** The exercise **
Update the stretch from the start of the rows through the line containing "57L92 63H95L99 69H111L115" by replacing each "instance_id" with "object_id" and leaving everything else unchanged. Leave the pictures out of your answer.

** Material to process **
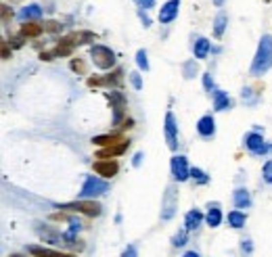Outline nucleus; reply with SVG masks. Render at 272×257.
I'll list each match as a JSON object with an SVG mask.
<instances>
[{
    "label": "nucleus",
    "mask_w": 272,
    "mask_h": 257,
    "mask_svg": "<svg viewBox=\"0 0 272 257\" xmlns=\"http://www.w3.org/2000/svg\"><path fill=\"white\" fill-rule=\"evenodd\" d=\"M272 67V36H264L258 44V52L251 63V73L262 75Z\"/></svg>",
    "instance_id": "f257e3e1"
},
{
    "label": "nucleus",
    "mask_w": 272,
    "mask_h": 257,
    "mask_svg": "<svg viewBox=\"0 0 272 257\" xmlns=\"http://www.w3.org/2000/svg\"><path fill=\"white\" fill-rule=\"evenodd\" d=\"M59 209H63V211H77V213H84L88 217H97V215H100V211H103V207H100L97 201H90V199L74 201V203H63V205H59Z\"/></svg>",
    "instance_id": "f03ea898"
},
{
    "label": "nucleus",
    "mask_w": 272,
    "mask_h": 257,
    "mask_svg": "<svg viewBox=\"0 0 272 257\" xmlns=\"http://www.w3.org/2000/svg\"><path fill=\"white\" fill-rule=\"evenodd\" d=\"M90 57L92 63H95L99 69H111L115 65V54L111 48H107L103 44H95L90 48Z\"/></svg>",
    "instance_id": "7ed1b4c3"
},
{
    "label": "nucleus",
    "mask_w": 272,
    "mask_h": 257,
    "mask_svg": "<svg viewBox=\"0 0 272 257\" xmlns=\"http://www.w3.org/2000/svg\"><path fill=\"white\" fill-rule=\"evenodd\" d=\"M107 190H109V184L105 180H100V178H97V176H90V178H86V182H84V186H82L80 197L95 201V197H100V194H105Z\"/></svg>",
    "instance_id": "20e7f679"
},
{
    "label": "nucleus",
    "mask_w": 272,
    "mask_h": 257,
    "mask_svg": "<svg viewBox=\"0 0 272 257\" xmlns=\"http://www.w3.org/2000/svg\"><path fill=\"white\" fill-rule=\"evenodd\" d=\"M172 174H174V180H178V182L189 180L191 169H189V163H186V157H182V155L172 157Z\"/></svg>",
    "instance_id": "39448f33"
},
{
    "label": "nucleus",
    "mask_w": 272,
    "mask_h": 257,
    "mask_svg": "<svg viewBox=\"0 0 272 257\" xmlns=\"http://www.w3.org/2000/svg\"><path fill=\"white\" fill-rule=\"evenodd\" d=\"M107 98L111 100V107H113V111H115L113 121L120 123L122 117H124V107H126V98H124V94H122V92H118V90H111V92L107 94Z\"/></svg>",
    "instance_id": "423d86ee"
},
{
    "label": "nucleus",
    "mask_w": 272,
    "mask_h": 257,
    "mask_svg": "<svg viewBox=\"0 0 272 257\" xmlns=\"http://www.w3.org/2000/svg\"><path fill=\"white\" fill-rule=\"evenodd\" d=\"M166 140H168L170 151H176V146H178V134H176V119H174V113L172 111L166 113Z\"/></svg>",
    "instance_id": "0eeeda50"
},
{
    "label": "nucleus",
    "mask_w": 272,
    "mask_h": 257,
    "mask_svg": "<svg viewBox=\"0 0 272 257\" xmlns=\"http://www.w3.org/2000/svg\"><path fill=\"white\" fill-rule=\"evenodd\" d=\"M178 9H180V0H168L159 11V21L161 23H172L178 17Z\"/></svg>",
    "instance_id": "6e6552de"
},
{
    "label": "nucleus",
    "mask_w": 272,
    "mask_h": 257,
    "mask_svg": "<svg viewBox=\"0 0 272 257\" xmlns=\"http://www.w3.org/2000/svg\"><path fill=\"white\" fill-rule=\"evenodd\" d=\"M95 171L103 178H113L120 171V165H118V161H111V159H99L95 163Z\"/></svg>",
    "instance_id": "1a4fd4ad"
},
{
    "label": "nucleus",
    "mask_w": 272,
    "mask_h": 257,
    "mask_svg": "<svg viewBox=\"0 0 272 257\" xmlns=\"http://www.w3.org/2000/svg\"><path fill=\"white\" fill-rule=\"evenodd\" d=\"M245 146H247V149H249L253 155H264V153L268 151V146H266V142H264L262 134H255V132H251V134L245 136Z\"/></svg>",
    "instance_id": "9d476101"
},
{
    "label": "nucleus",
    "mask_w": 272,
    "mask_h": 257,
    "mask_svg": "<svg viewBox=\"0 0 272 257\" xmlns=\"http://www.w3.org/2000/svg\"><path fill=\"white\" fill-rule=\"evenodd\" d=\"M128 146H130V140H124V142L120 144H113V146H105V149H100L95 157L99 159H111V157H120V155H124L128 151Z\"/></svg>",
    "instance_id": "9b49d317"
},
{
    "label": "nucleus",
    "mask_w": 272,
    "mask_h": 257,
    "mask_svg": "<svg viewBox=\"0 0 272 257\" xmlns=\"http://www.w3.org/2000/svg\"><path fill=\"white\" fill-rule=\"evenodd\" d=\"M27 251L29 255H34V257H75L74 253H63V251H54V249H44V247H27Z\"/></svg>",
    "instance_id": "f8f14e48"
},
{
    "label": "nucleus",
    "mask_w": 272,
    "mask_h": 257,
    "mask_svg": "<svg viewBox=\"0 0 272 257\" xmlns=\"http://www.w3.org/2000/svg\"><path fill=\"white\" fill-rule=\"evenodd\" d=\"M197 132H199L201 136H214V132H216V121H214L212 115H203V117L199 119Z\"/></svg>",
    "instance_id": "ddd939ff"
},
{
    "label": "nucleus",
    "mask_w": 272,
    "mask_h": 257,
    "mask_svg": "<svg viewBox=\"0 0 272 257\" xmlns=\"http://www.w3.org/2000/svg\"><path fill=\"white\" fill-rule=\"evenodd\" d=\"M42 32H44V25H40V23H34V21L23 23L21 29H19L21 38H38Z\"/></svg>",
    "instance_id": "4468645a"
},
{
    "label": "nucleus",
    "mask_w": 272,
    "mask_h": 257,
    "mask_svg": "<svg viewBox=\"0 0 272 257\" xmlns=\"http://www.w3.org/2000/svg\"><path fill=\"white\" fill-rule=\"evenodd\" d=\"M124 138L122 134H107V136H95L92 138V142H95L97 146H100V149H105V146H113V144H120L124 142Z\"/></svg>",
    "instance_id": "2eb2a0df"
},
{
    "label": "nucleus",
    "mask_w": 272,
    "mask_h": 257,
    "mask_svg": "<svg viewBox=\"0 0 272 257\" xmlns=\"http://www.w3.org/2000/svg\"><path fill=\"white\" fill-rule=\"evenodd\" d=\"M201 220H203V213H201L199 209H191L184 217V230H197Z\"/></svg>",
    "instance_id": "dca6fc26"
},
{
    "label": "nucleus",
    "mask_w": 272,
    "mask_h": 257,
    "mask_svg": "<svg viewBox=\"0 0 272 257\" xmlns=\"http://www.w3.org/2000/svg\"><path fill=\"white\" fill-rule=\"evenodd\" d=\"M74 48H75V44L69 40V36H65V38H61L57 48H54V57H69V54L74 52Z\"/></svg>",
    "instance_id": "f3484780"
},
{
    "label": "nucleus",
    "mask_w": 272,
    "mask_h": 257,
    "mask_svg": "<svg viewBox=\"0 0 272 257\" xmlns=\"http://www.w3.org/2000/svg\"><path fill=\"white\" fill-rule=\"evenodd\" d=\"M209 48H212V44H209V40H205V38H197L195 44H193V52H195L197 59H205L209 54Z\"/></svg>",
    "instance_id": "a211bd4d"
},
{
    "label": "nucleus",
    "mask_w": 272,
    "mask_h": 257,
    "mask_svg": "<svg viewBox=\"0 0 272 257\" xmlns=\"http://www.w3.org/2000/svg\"><path fill=\"white\" fill-rule=\"evenodd\" d=\"M42 17V9L38 4H29V6H23L21 13H19V19L23 21H29V19H40Z\"/></svg>",
    "instance_id": "6ab92c4d"
},
{
    "label": "nucleus",
    "mask_w": 272,
    "mask_h": 257,
    "mask_svg": "<svg viewBox=\"0 0 272 257\" xmlns=\"http://www.w3.org/2000/svg\"><path fill=\"white\" fill-rule=\"evenodd\" d=\"M232 201H235V207L243 209V207H249L251 205V197L249 192H247L245 188H237L235 190V197H232Z\"/></svg>",
    "instance_id": "aec40b11"
},
{
    "label": "nucleus",
    "mask_w": 272,
    "mask_h": 257,
    "mask_svg": "<svg viewBox=\"0 0 272 257\" xmlns=\"http://www.w3.org/2000/svg\"><path fill=\"white\" fill-rule=\"evenodd\" d=\"M226 107H230V98L226 92H222V90H216L214 92V109L216 111H224Z\"/></svg>",
    "instance_id": "412c9836"
},
{
    "label": "nucleus",
    "mask_w": 272,
    "mask_h": 257,
    "mask_svg": "<svg viewBox=\"0 0 272 257\" xmlns=\"http://www.w3.org/2000/svg\"><path fill=\"white\" fill-rule=\"evenodd\" d=\"M207 224L212 226V228H218V226L222 224V211L218 207H209V211H207Z\"/></svg>",
    "instance_id": "4be33fe9"
},
{
    "label": "nucleus",
    "mask_w": 272,
    "mask_h": 257,
    "mask_svg": "<svg viewBox=\"0 0 272 257\" xmlns=\"http://www.w3.org/2000/svg\"><path fill=\"white\" fill-rule=\"evenodd\" d=\"M226 21H228L226 15H224V13H218V17H216V21H214V36H216V38H222L224 27H226Z\"/></svg>",
    "instance_id": "5701e85b"
},
{
    "label": "nucleus",
    "mask_w": 272,
    "mask_h": 257,
    "mask_svg": "<svg viewBox=\"0 0 272 257\" xmlns=\"http://www.w3.org/2000/svg\"><path fill=\"white\" fill-rule=\"evenodd\" d=\"M228 224L232 228H243L245 226V213L243 211H230L228 213Z\"/></svg>",
    "instance_id": "b1692460"
},
{
    "label": "nucleus",
    "mask_w": 272,
    "mask_h": 257,
    "mask_svg": "<svg viewBox=\"0 0 272 257\" xmlns=\"http://www.w3.org/2000/svg\"><path fill=\"white\" fill-rule=\"evenodd\" d=\"M92 38H95V36H92L90 32H74V34H69V40H72L75 46L88 42V40H92Z\"/></svg>",
    "instance_id": "393cba45"
},
{
    "label": "nucleus",
    "mask_w": 272,
    "mask_h": 257,
    "mask_svg": "<svg viewBox=\"0 0 272 257\" xmlns=\"http://www.w3.org/2000/svg\"><path fill=\"white\" fill-rule=\"evenodd\" d=\"M122 77H124V71H122V69H115L113 73H109L105 77V86H120L122 84Z\"/></svg>",
    "instance_id": "a878e982"
},
{
    "label": "nucleus",
    "mask_w": 272,
    "mask_h": 257,
    "mask_svg": "<svg viewBox=\"0 0 272 257\" xmlns=\"http://www.w3.org/2000/svg\"><path fill=\"white\" fill-rule=\"evenodd\" d=\"M136 63H138V67H141V69H145V71L149 69V61H147V52H145L143 48L136 52Z\"/></svg>",
    "instance_id": "bb28decb"
},
{
    "label": "nucleus",
    "mask_w": 272,
    "mask_h": 257,
    "mask_svg": "<svg viewBox=\"0 0 272 257\" xmlns=\"http://www.w3.org/2000/svg\"><path fill=\"white\" fill-rule=\"evenodd\" d=\"M262 176H264V180H266L268 184H272V159L264 163V169H262Z\"/></svg>",
    "instance_id": "cd10ccee"
},
{
    "label": "nucleus",
    "mask_w": 272,
    "mask_h": 257,
    "mask_svg": "<svg viewBox=\"0 0 272 257\" xmlns=\"http://www.w3.org/2000/svg\"><path fill=\"white\" fill-rule=\"evenodd\" d=\"M191 178H195L199 184H205V182H207V176H205L199 167H193V169H191Z\"/></svg>",
    "instance_id": "c85d7f7f"
},
{
    "label": "nucleus",
    "mask_w": 272,
    "mask_h": 257,
    "mask_svg": "<svg viewBox=\"0 0 272 257\" xmlns=\"http://www.w3.org/2000/svg\"><path fill=\"white\" fill-rule=\"evenodd\" d=\"M72 69L75 73H86V63H84L82 59H74L72 61Z\"/></svg>",
    "instance_id": "c756f323"
},
{
    "label": "nucleus",
    "mask_w": 272,
    "mask_h": 257,
    "mask_svg": "<svg viewBox=\"0 0 272 257\" xmlns=\"http://www.w3.org/2000/svg\"><path fill=\"white\" fill-rule=\"evenodd\" d=\"M44 29H46V32H50V34H54V32H59V29H61V23H57V21H46L44 23Z\"/></svg>",
    "instance_id": "7c9ffc66"
},
{
    "label": "nucleus",
    "mask_w": 272,
    "mask_h": 257,
    "mask_svg": "<svg viewBox=\"0 0 272 257\" xmlns=\"http://www.w3.org/2000/svg\"><path fill=\"white\" fill-rule=\"evenodd\" d=\"M186 232H189V230H182V232H178V234L174 236V245L176 247H182L186 243Z\"/></svg>",
    "instance_id": "2f4dec72"
},
{
    "label": "nucleus",
    "mask_w": 272,
    "mask_h": 257,
    "mask_svg": "<svg viewBox=\"0 0 272 257\" xmlns=\"http://www.w3.org/2000/svg\"><path fill=\"white\" fill-rule=\"evenodd\" d=\"M130 80H132V84H134V88H136V90H141V88H143L141 73H130Z\"/></svg>",
    "instance_id": "473e14b6"
},
{
    "label": "nucleus",
    "mask_w": 272,
    "mask_h": 257,
    "mask_svg": "<svg viewBox=\"0 0 272 257\" xmlns=\"http://www.w3.org/2000/svg\"><path fill=\"white\" fill-rule=\"evenodd\" d=\"M11 17H13V11H11L6 4H2V21H4V23H9Z\"/></svg>",
    "instance_id": "72a5a7b5"
},
{
    "label": "nucleus",
    "mask_w": 272,
    "mask_h": 257,
    "mask_svg": "<svg viewBox=\"0 0 272 257\" xmlns=\"http://www.w3.org/2000/svg\"><path fill=\"white\" fill-rule=\"evenodd\" d=\"M203 84H205V88H207L209 92H212V90L216 92V88H214V80H212V75H209V73L203 75Z\"/></svg>",
    "instance_id": "f704fd0d"
},
{
    "label": "nucleus",
    "mask_w": 272,
    "mask_h": 257,
    "mask_svg": "<svg viewBox=\"0 0 272 257\" xmlns=\"http://www.w3.org/2000/svg\"><path fill=\"white\" fill-rule=\"evenodd\" d=\"M138 6H143V9H153L155 6V0H134Z\"/></svg>",
    "instance_id": "c9c22d12"
},
{
    "label": "nucleus",
    "mask_w": 272,
    "mask_h": 257,
    "mask_svg": "<svg viewBox=\"0 0 272 257\" xmlns=\"http://www.w3.org/2000/svg\"><path fill=\"white\" fill-rule=\"evenodd\" d=\"M2 59H11V46H9V42L6 40H2Z\"/></svg>",
    "instance_id": "e433bc0d"
},
{
    "label": "nucleus",
    "mask_w": 272,
    "mask_h": 257,
    "mask_svg": "<svg viewBox=\"0 0 272 257\" xmlns=\"http://www.w3.org/2000/svg\"><path fill=\"white\" fill-rule=\"evenodd\" d=\"M124 257H136V249L130 245V247L126 249V251H124Z\"/></svg>",
    "instance_id": "4c0bfd02"
},
{
    "label": "nucleus",
    "mask_w": 272,
    "mask_h": 257,
    "mask_svg": "<svg viewBox=\"0 0 272 257\" xmlns=\"http://www.w3.org/2000/svg\"><path fill=\"white\" fill-rule=\"evenodd\" d=\"M40 59L42 61H52L54 59V52H40Z\"/></svg>",
    "instance_id": "58836bf2"
},
{
    "label": "nucleus",
    "mask_w": 272,
    "mask_h": 257,
    "mask_svg": "<svg viewBox=\"0 0 272 257\" xmlns=\"http://www.w3.org/2000/svg\"><path fill=\"white\" fill-rule=\"evenodd\" d=\"M182 257H199V253L197 251H189V253H184Z\"/></svg>",
    "instance_id": "ea45409f"
},
{
    "label": "nucleus",
    "mask_w": 272,
    "mask_h": 257,
    "mask_svg": "<svg viewBox=\"0 0 272 257\" xmlns=\"http://www.w3.org/2000/svg\"><path fill=\"white\" fill-rule=\"evenodd\" d=\"M124 126H126V128H132V126H134V121H132V119H126V121H124Z\"/></svg>",
    "instance_id": "a19ab883"
},
{
    "label": "nucleus",
    "mask_w": 272,
    "mask_h": 257,
    "mask_svg": "<svg viewBox=\"0 0 272 257\" xmlns=\"http://www.w3.org/2000/svg\"><path fill=\"white\" fill-rule=\"evenodd\" d=\"M13 46H17V48L21 46V40H19V38H13Z\"/></svg>",
    "instance_id": "79ce46f5"
},
{
    "label": "nucleus",
    "mask_w": 272,
    "mask_h": 257,
    "mask_svg": "<svg viewBox=\"0 0 272 257\" xmlns=\"http://www.w3.org/2000/svg\"><path fill=\"white\" fill-rule=\"evenodd\" d=\"M222 2H224V0H214V4H216V6H222Z\"/></svg>",
    "instance_id": "37998d69"
},
{
    "label": "nucleus",
    "mask_w": 272,
    "mask_h": 257,
    "mask_svg": "<svg viewBox=\"0 0 272 257\" xmlns=\"http://www.w3.org/2000/svg\"><path fill=\"white\" fill-rule=\"evenodd\" d=\"M11 257H21V255H11Z\"/></svg>",
    "instance_id": "c03bdc74"
}]
</instances>
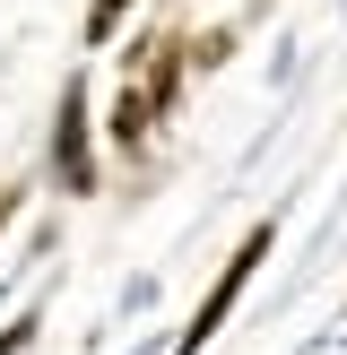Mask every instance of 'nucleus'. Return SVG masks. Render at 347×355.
<instances>
[{
	"mask_svg": "<svg viewBox=\"0 0 347 355\" xmlns=\"http://www.w3.org/2000/svg\"><path fill=\"white\" fill-rule=\"evenodd\" d=\"M269 252H278V217H252V225H243V243L226 252V269L208 277V295L191 304V321H183V338H174V355H208V347H217V329L235 321L243 286L260 277V260H269Z\"/></svg>",
	"mask_w": 347,
	"mask_h": 355,
	"instance_id": "f257e3e1",
	"label": "nucleus"
},
{
	"mask_svg": "<svg viewBox=\"0 0 347 355\" xmlns=\"http://www.w3.org/2000/svg\"><path fill=\"white\" fill-rule=\"evenodd\" d=\"M96 78L87 69H69L61 96H52V191L61 200H87L96 191Z\"/></svg>",
	"mask_w": 347,
	"mask_h": 355,
	"instance_id": "f03ea898",
	"label": "nucleus"
},
{
	"mask_svg": "<svg viewBox=\"0 0 347 355\" xmlns=\"http://www.w3.org/2000/svg\"><path fill=\"white\" fill-rule=\"evenodd\" d=\"M130 87L148 96L156 121H174V113H183V87H191V35L183 26H148V61H139Z\"/></svg>",
	"mask_w": 347,
	"mask_h": 355,
	"instance_id": "7ed1b4c3",
	"label": "nucleus"
},
{
	"mask_svg": "<svg viewBox=\"0 0 347 355\" xmlns=\"http://www.w3.org/2000/svg\"><path fill=\"white\" fill-rule=\"evenodd\" d=\"M96 130H104V148H113V156H139V148H148L156 130H165V121H156V113H148V96H139L130 78H121V87H113V104H104V121H96Z\"/></svg>",
	"mask_w": 347,
	"mask_h": 355,
	"instance_id": "20e7f679",
	"label": "nucleus"
},
{
	"mask_svg": "<svg viewBox=\"0 0 347 355\" xmlns=\"http://www.w3.org/2000/svg\"><path fill=\"white\" fill-rule=\"evenodd\" d=\"M130 9H139V0H87L78 44H87V52H113V44H121V26H130Z\"/></svg>",
	"mask_w": 347,
	"mask_h": 355,
	"instance_id": "39448f33",
	"label": "nucleus"
},
{
	"mask_svg": "<svg viewBox=\"0 0 347 355\" xmlns=\"http://www.w3.org/2000/svg\"><path fill=\"white\" fill-rule=\"evenodd\" d=\"M217 61H235V26H208V35H191V69H217Z\"/></svg>",
	"mask_w": 347,
	"mask_h": 355,
	"instance_id": "423d86ee",
	"label": "nucleus"
},
{
	"mask_svg": "<svg viewBox=\"0 0 347 355\" xmlns=\"http://www.w3.org/2000/svg\"><path fill=\"white\" fill-rule=\"evenodd\" d=\"M35 329H44V321H35V312H17V321L0 329V355H26V347H35Z\"/></svg>",
	"mask_w": 347,
	"mask_h": 355,
	"instance_id": "0eeeda50",
	"label": "nucleus"
},
{
	"mask_svg": "<svg viewBox=\"0 0 347 355\" xmlns=\"http://www.w3.org/2000/svg\"><path fill=\"white\" fill-rule=\"evenodd\" d=\"M17 208H26V182H0V243H9V225H17Z\"/></svg>",
	"mask_w": 347,
	"mask_h": 355,
	"instance_id": "6e6552de",
	"label": "nucleus"
}]
</instances>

** Correct response **
Outline nucleus; reply with SVG masks. Render at 272×257.
I'll list each match as a JSON object with an SVG mask.
<instances>
[{
    "label": "nucleus",
    "mask_w": 272,
    "mask_h": 257,
    "mask_svg": "<svg viewBox=\"0 0 272 257\" xmlns=\"http://www.w3.org/2000/svg\"><path fill=\"white\" fill-rule=\"evenodd\" d=\"M272 67V36H264L258 44V52L251 63V73L262 75Z\"/></svg>",
    "object_id": "f257e3e1"
},
{
    "label": "nucleus",
    "mask_w": 272,
    "mask_h": 257,
    "mask_svg": "<svg viewBox=\"0 0 272 257\" xmlns=\"http://www.w3.org/2000/svg\"><path fill=\"white\" fill-rule=\"evenodd\" d=\"M59 209H63V211H77V213H84L88 217H97V215H100V211H103V207H100L97 201H90V199L74 201V203H63V205H59Z\"/></svg>",
    "object_id": "f03ea898"
},
{
    "label": "nucleus",
    "mask_w": 272,
    "mask_h": 257,
    "mask_svg": "<svg viewBox=\"0 0 272 257\" xmlns=\"http://www.w3.org/2000/svg\"><path fill=\"white\" fill-rule=\"evenodd\" d=\"M90 57L92 63H95L99 69H111L115 65V54L111 48H107L103 44H95L90 48Z\"/></svg>",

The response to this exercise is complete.